Precipitation will taper off this morning, then scattered showers and thunderstorms will be possible through Friday. Another weather system will bring precipitation and gusty wind by early next week.

Thunderstorms possible

Discussion

Radar shows the large area of light to moderate rain gradually pushing off to the east. Rainfall rates have mostly been around 0.10″-0.20″/hr with a few nearly up to 0.50″/hr briefly.

Heavy snow will bring significant travel impacts to the mountains

Snow continues in the Sierra where snow levels are beginning to lower (KBLU just switched over to snow in the past hour). Still seeing a few southerly wind gusts approaching 40 mph, but these will continue to subside before sunrise as surface pressure gradient eases with the passing of the front.

Rain forecast today and Friday

While widespread precipitation will end this morning, scattered showers and thunderstorms are expected by this afternoon. Heavy rain may accompany stronger storms that develop, particularly at the north end of the valley where a convergence line may develop, and areas of the valley from Sacramento southward. HREF probabilities of 0.50″/hr rates are around 30-40% in those areas, and around 10% for 1″/hr rates south of Sacramento.

Snow impacts today and Friday

In the Sierra, the snow level will continue to lower to around 4-5k ft. The heaviest snow is expected through about late morning with a break potentially into this evening before snow picks up again through Friday evening.

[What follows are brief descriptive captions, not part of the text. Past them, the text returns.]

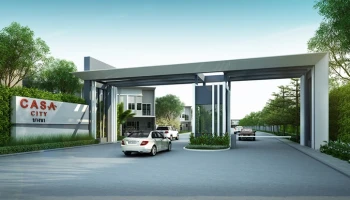 คาซ่า ซิตี้ บางนา (Casa City)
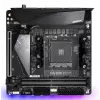 Pagrindinė plokštė GIGABYTE B550I AORUS PRO AX, B550, AM4, Mini-ITX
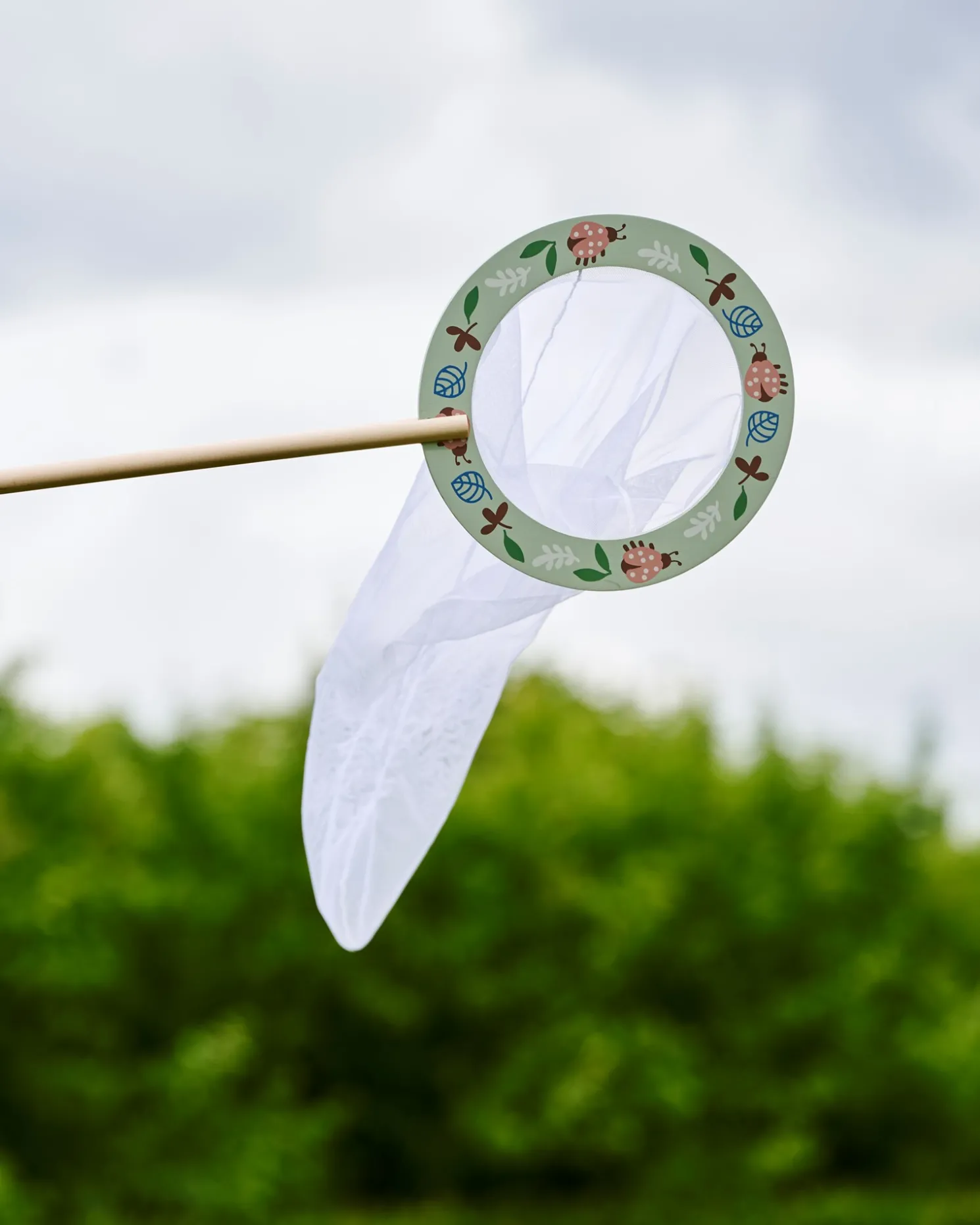 Spielzeug-Kescher Aus Holz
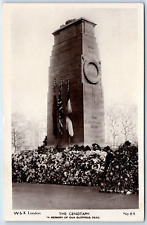 Postcard london cenotaph for sale  TEWKESBURY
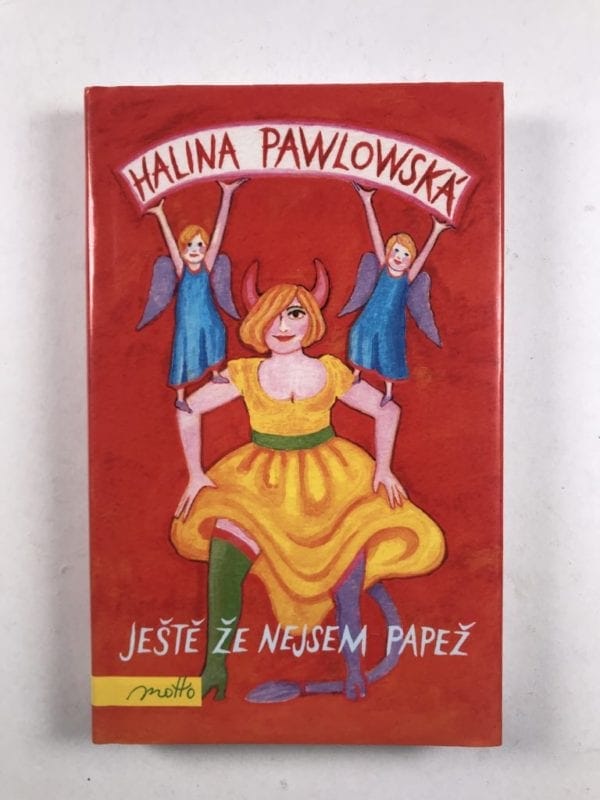 Ještě že nejsem papež - Obrázek 1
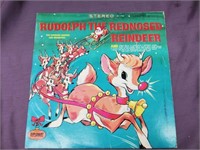 Rudolph The Rednose Reindeer Record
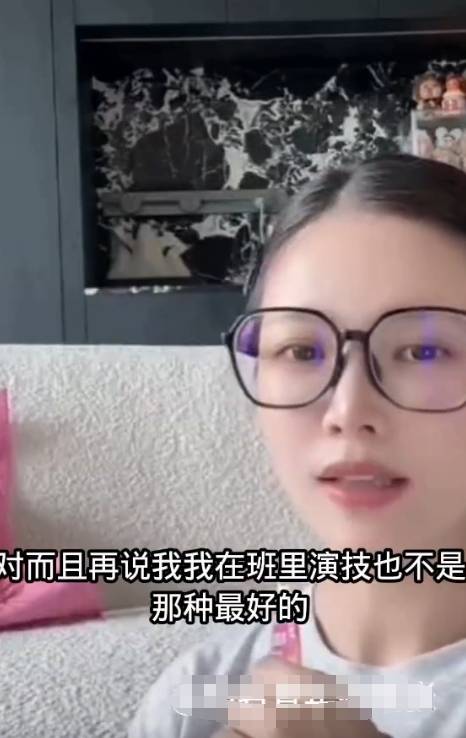 杜淳妻子談當不了演員的原因 稱自己沒錢沒勢沒背景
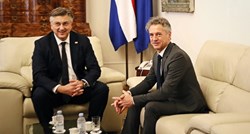Slovenski premijer čestitao Plenkoviću: Vjerujem da će formirati vladu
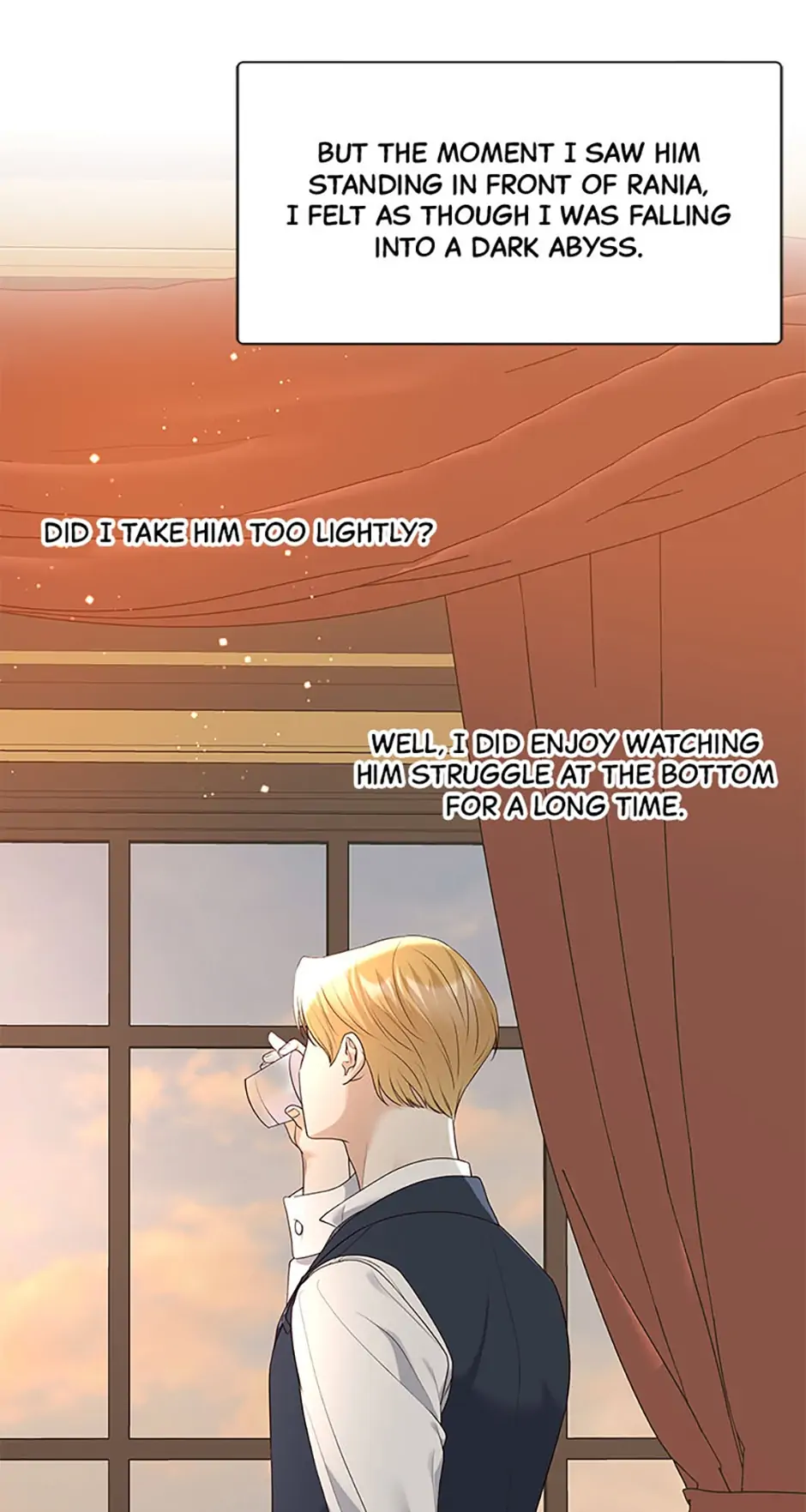 The Unwelcome Guests of House Fildette Chapter 51 - Page 61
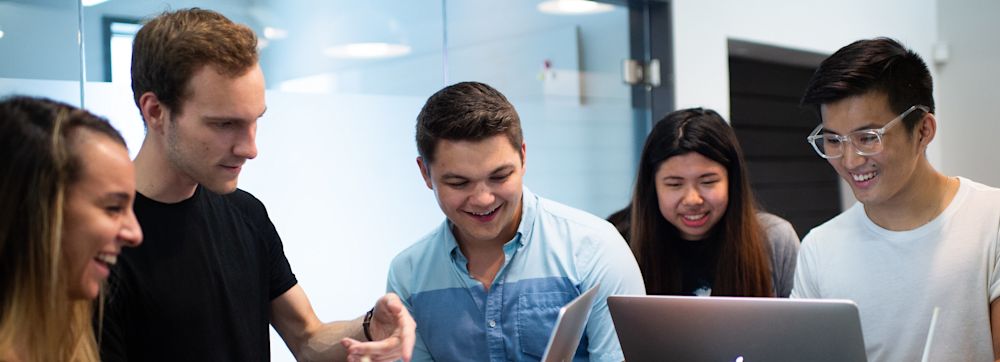 Internships at WillowTree Charlottesville and Durham offices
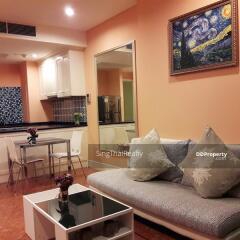 For SALE : Aguston Sukhumvit 22 / 1 Bedroom / 1 Bathrooms / 54 sqm / 8300000 THB [7086923]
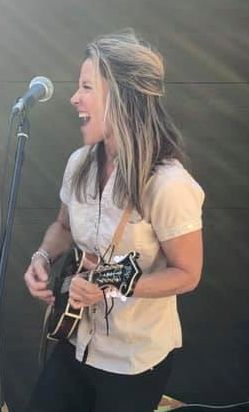 Kristina Ingham - Vocals
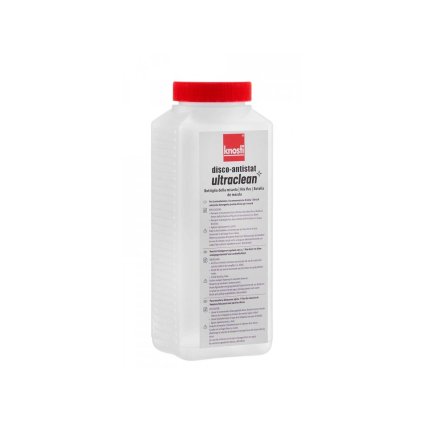 VINYLO.SK | Knosti Disco-Antistat Ultraclean - fľaša na miešanie čistiaceho roztoku 4250534912034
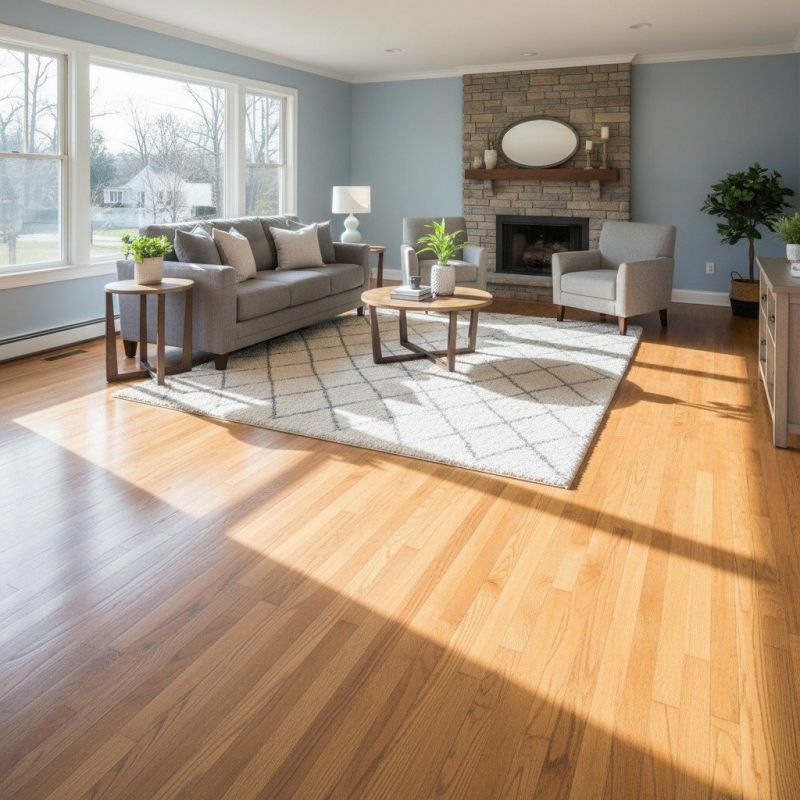 Hardwood Installation in Grand Rapids, MI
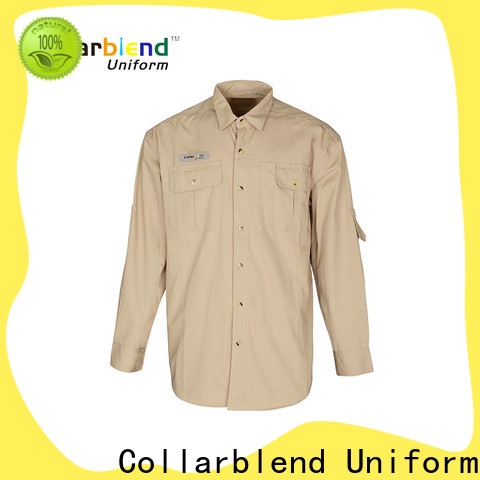 Collarblend Uniform reliable engineering workwear supplier for engineer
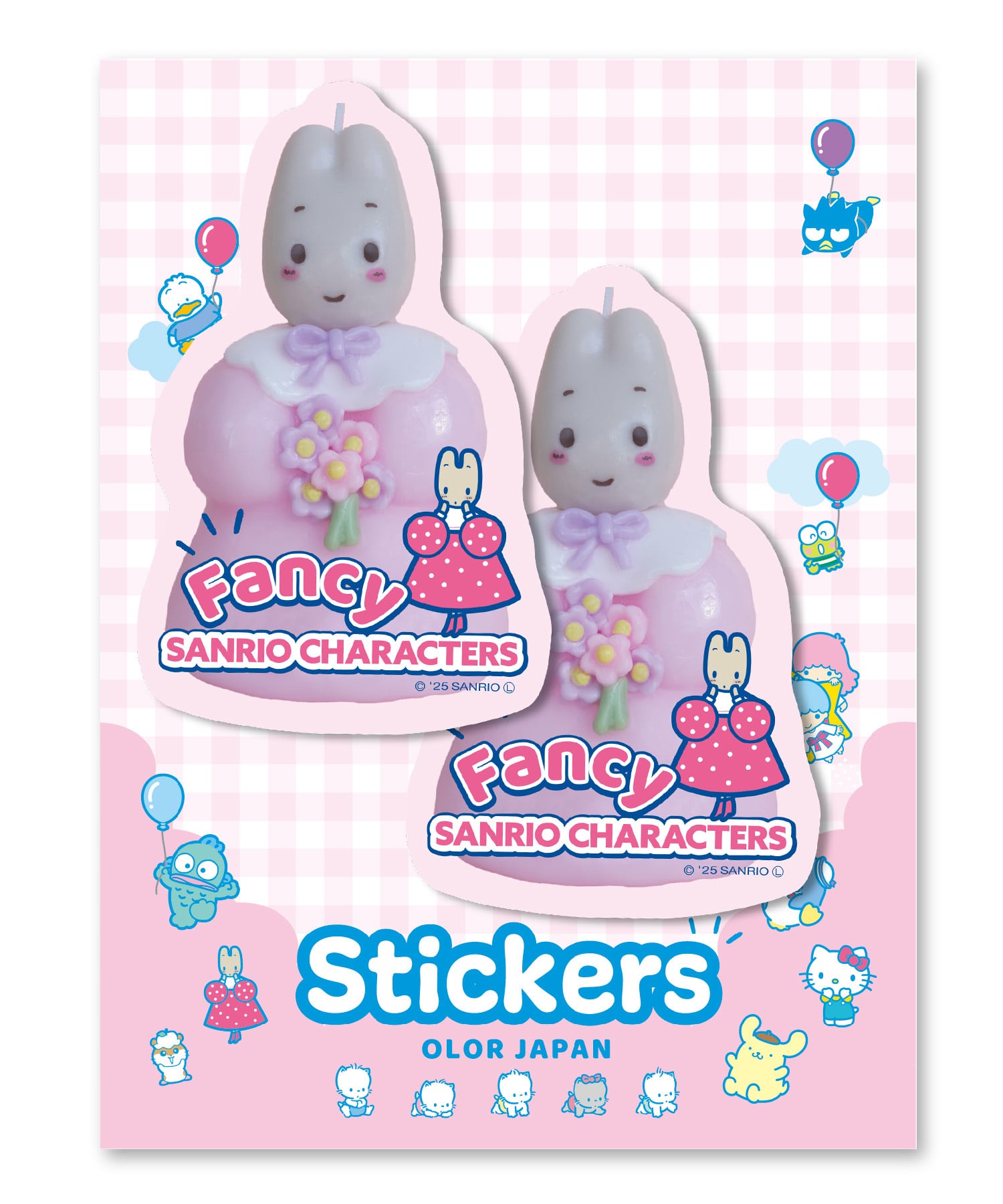 OLOR JAPAN CANDLE COLLECTION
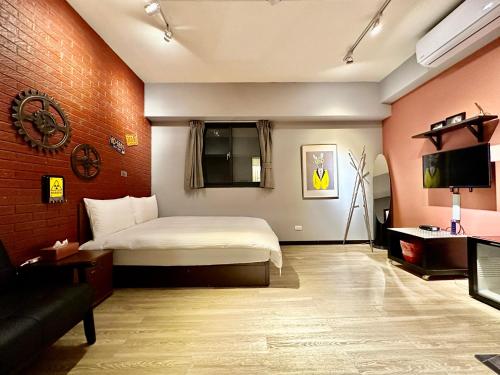 御旅 Inn, Taichung (foto 4)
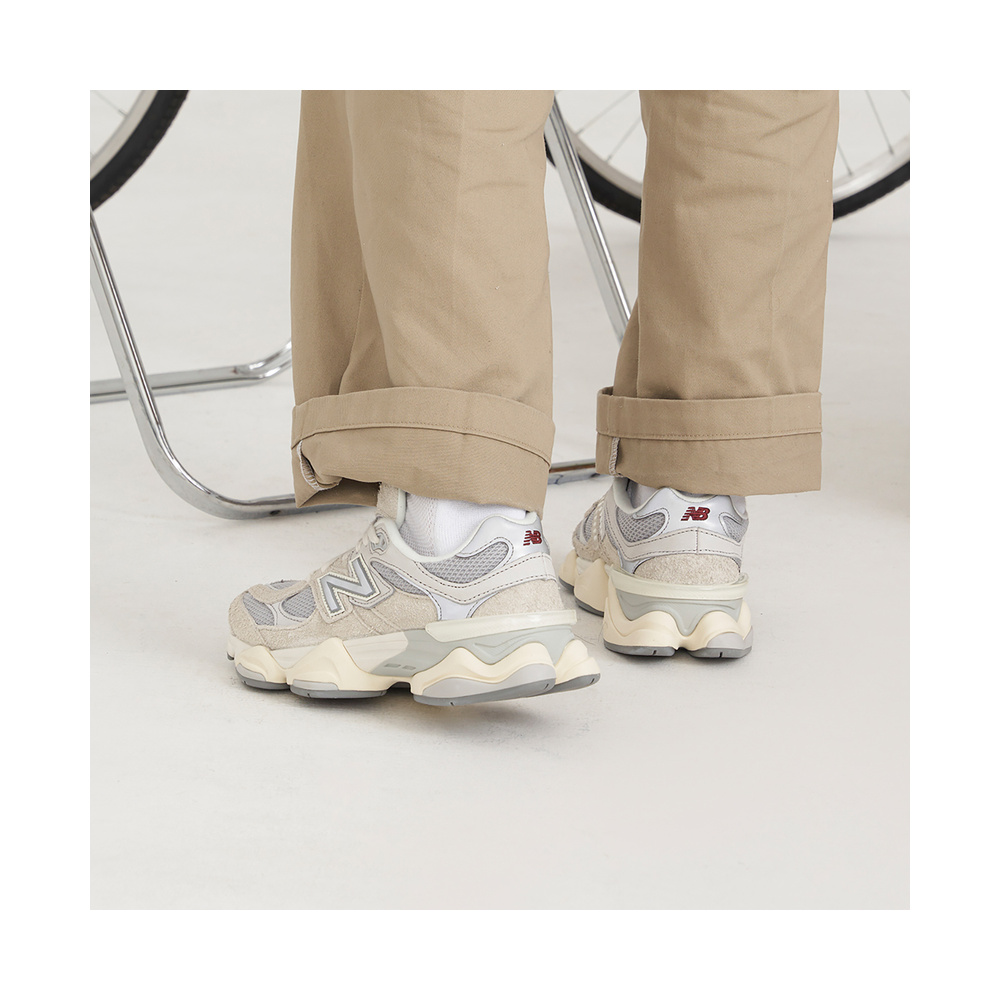 New Balance 9060 'Lunar New Year Timberwolf' Мужские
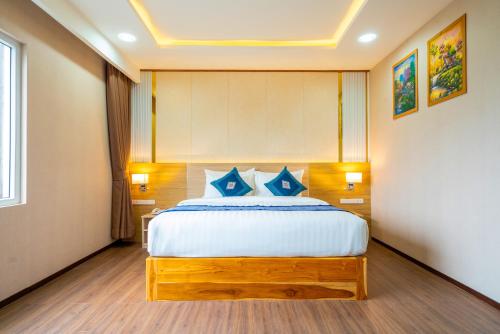 Imagen de la habitación del Hotel S Vangvieng Boutique, Phonepheng. Foto 19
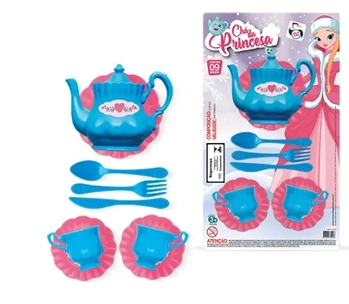 748 KIT CHA DA PRINCESA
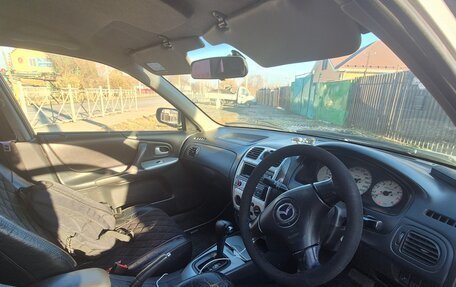 Mazda 323, 2003 год, 330 000 рублей, 6 фотография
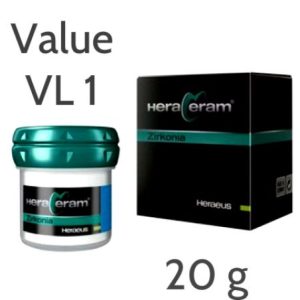 HC-Zirkonia Value VL1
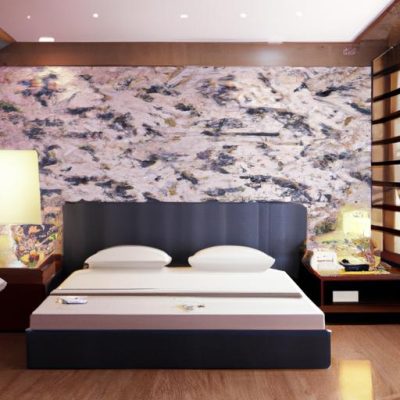 Tấm ốp Tường Phòng Ngủ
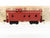 N Scale Kadee Micro-Trains MTL 50000 Unlettered 34' Caboose
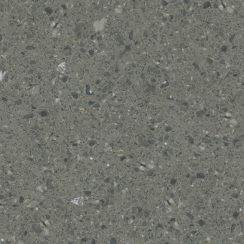 Gạch lát nền Terrazzo Look 60×60 Lualps Nero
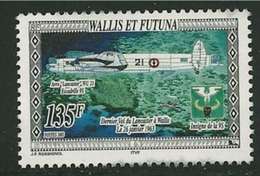 Wallis Et Futuna 2003 Yt N° 588 N** Dernier Vol Du Lancaster - Unused Stamps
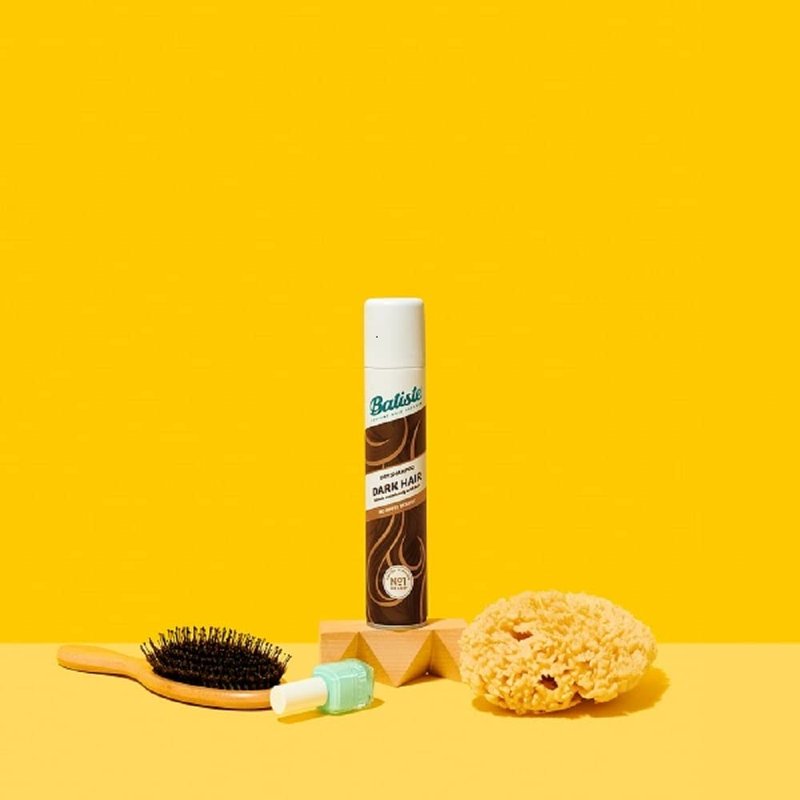 Batiste Dryshampoo 200ml / 6.7oz Drk&dpbrn
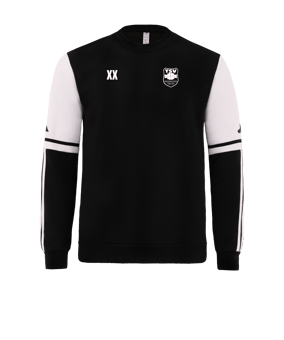 adidas Squadra 25 Sweatshirt Schwarz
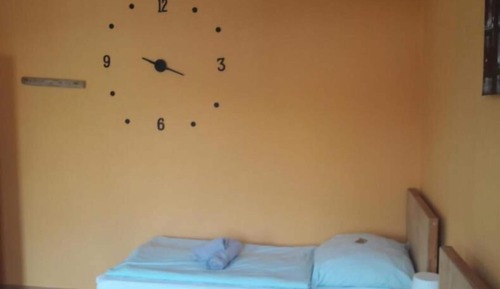 Standard Single Room, Shared Bathroom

In the valley, shower chances will continue through Friday and a few thunderstorms will be possible again Friday afternoon. Saturday looks to mostly offer a brief break from the wet weather before another wet and windy system moves up from the southwest on Sunday.

Storm #2 rain impacts

Extended Discussion (Monday through Thursday)

Upper low off the CA Coast Monday and associated AR1 push widespread moderate to locally heavy precipitation into the CWA from the SW. Snow levels trend up Monday under influence of warm conveyor belt.

Storm #2 snow potential

Brunt of precip moves through during the day with stratiform precip turning showery Monday night. WPC QPF thru 12z Tue showing around 1.5 to over 2.5 inches in the Central Valley and 2-6 inches of liquid QPF in the foothills and mountains. 2-4 feet of snow, locally higher, forecast above 6000 feet.

Cyclonic flow with persistent upper low offshore will continue showery weather Tuesday into Wednesday, mainly over the southern half of the CWA.

Forecast uncertainty increases beyond midweek as model diverge. NBM/EC and thus forecast favors wetter weather continuing Thursday as another short wave trough drops into interior NorCal under NWlyflow aloft.